INSTRUCTIONS —
(a) In the ARGem pipeline description, list each argument that the runscheduler.sh command takes, in order, along with the value the example command gives for it.
(b) Continue the ARGem pipeline description from the point where it ends.

DOCUMENT SEGMENT —
┌────────

ARGem is a pipeline specialized for ARG analysis and is completely developed from the initial DNA short reads to the final visualization of results. It was designed for modest numbers of samples processed in one day and for affordable computational components, though the throughput could be easily increased through cloud resources. One feature of the ARGem pipeline is the essential use of project metadata provided by project creators to enable analysis of data across samples and projects.
ARGem was built by research groups from Virginia Tech. This project is funded by USDA, grant number 2017-68003-26498.
- NCBI SRA toolkit: https://hpc.nih.gov/apps/sratoolkit.html
- Python 3: https://www.python.org/
- MySQL >= 15.1: https://www.mysql.com/
- DIAMOND >= 0.9.12: https://github.com/bbuchfink/diamond
- BLAST >= 2.9.0: https://blast.ncbi.nlm.nih.gov/doc/blast-help/downloadblastdata.html
- luigi >= 3.0
- pandas >= 0.25
- numpy >= 1.17
- PyMySQL >= 0.9
- xlrd >= 1.2.0
- Download the entire directory of the pipeline
- Install dependencies in Python
Go to the pipeline's directory in terminal and type the following command:
pip install -r requirements_w_versions.txt
- Install other listed prequisite (with URL links provided)
- Create MySQL tables for the pipeline using the following command:
mysql -u username -p database_name < create_tables.sql
- To run the pipeline, go to the pipeline's directory in terminal and type the following command:
./runscheduler.sh <metadata file> <project ID> <user ID> <MGE database>
Example command:./runscheduler.sh sample_metadata_upload_2.xlsx myProject myUser metacompare
- The pipeline will either start immediately (if no other projects in the queue) or be added to the queue
- Once a project is done processing, find the project under /userprojects/. The results of each stage should be in their subdirectories.
Two databases can be added to the shortread matching step.
- DeepARG (an ARG reference database): https://doi.org/10.1186/s40168-018-0401-z
- GreenGenes (a 16S rRNA gene database): https://greengenes.secondgenome.com/
The database files can be put under: - driver_readmatching/diamond-annotation/bin/deeparg (for DeepARG database)

└────────

ENTRIES SHOWN —
┌────────

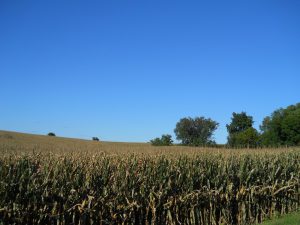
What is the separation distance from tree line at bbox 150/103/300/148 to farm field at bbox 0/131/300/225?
124ft

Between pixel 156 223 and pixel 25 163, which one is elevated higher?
pixel 25 163

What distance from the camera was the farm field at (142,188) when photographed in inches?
431

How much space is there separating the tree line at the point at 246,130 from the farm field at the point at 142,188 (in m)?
37.7

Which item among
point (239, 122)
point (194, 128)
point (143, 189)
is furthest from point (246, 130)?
point (143, 189)

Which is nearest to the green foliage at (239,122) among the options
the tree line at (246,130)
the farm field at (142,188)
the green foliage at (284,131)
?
the tree line at (246,130)

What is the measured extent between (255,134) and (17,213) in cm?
6135

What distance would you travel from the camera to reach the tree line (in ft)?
182

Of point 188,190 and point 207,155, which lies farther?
point 207,155

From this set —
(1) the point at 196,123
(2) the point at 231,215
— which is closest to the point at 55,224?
(2) the point at 231,215

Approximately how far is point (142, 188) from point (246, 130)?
60.4m

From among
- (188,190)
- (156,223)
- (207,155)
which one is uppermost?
(207,155)

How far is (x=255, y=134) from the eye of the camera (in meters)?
68.5

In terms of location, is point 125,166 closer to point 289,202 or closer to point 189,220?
point 189,220

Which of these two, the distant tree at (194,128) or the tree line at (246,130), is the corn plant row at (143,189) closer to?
the tree line at (246,130)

└────────

RESPONSES TO THE TASKS —
(a)
- metadata file: sample_metadata_upload_2.xlsx
- project ID: myProject
- user ID: myUser
- MGE database: metacompare

(b)
- driver_readmatching/diamond-annotation/bin/gg13 (for GreenGenes database)
If the paths to the tools (SRA Toolkit, BLAST, and DIAMOND) need to be changed, change the corresponding variables in:
- driver_retrieval/sra_retriever.py
- driver_assembly/megahit_driver.py
- driver_annotation/blast_driver.py
- driver_annotation/diamond_driver.py
- driver_annotation/annotation_driver.py
The configurations of the short read matching step can be changed according to the README in driver_readmatching/diamond-annotation/
- driver_retrieval: folder w/ SRA retrieval driver
- driver_readmatching: folder w/ short read matching driver
- driver_annotation: folder w/ annotation driver
- driver_assembly: folder w/ assembly driver
- driver_analysis: folder w/ analysis driver
- userprojects: projects (run w/ runscheduler.sh) stored here
- README.txt: this file
- runscheduler.sh: script to run the scheduler
- scheduler.py: scheduler script
- CARD: https://card.mcmaster.ca (version 3.1.0)
- MobileOG: https://github.com/clb21565/mobileOG-db (version 01/22/2022)
- MetaCompare: doi.org/10.1093/femsec/fiy079 (version 11/06/2018)
- Parnanen et al. MGE Database: https://doi.org/10.1038/s41467-018-06393-w (version 08/16/2021)
The reference databases can be updated by the user to the current version.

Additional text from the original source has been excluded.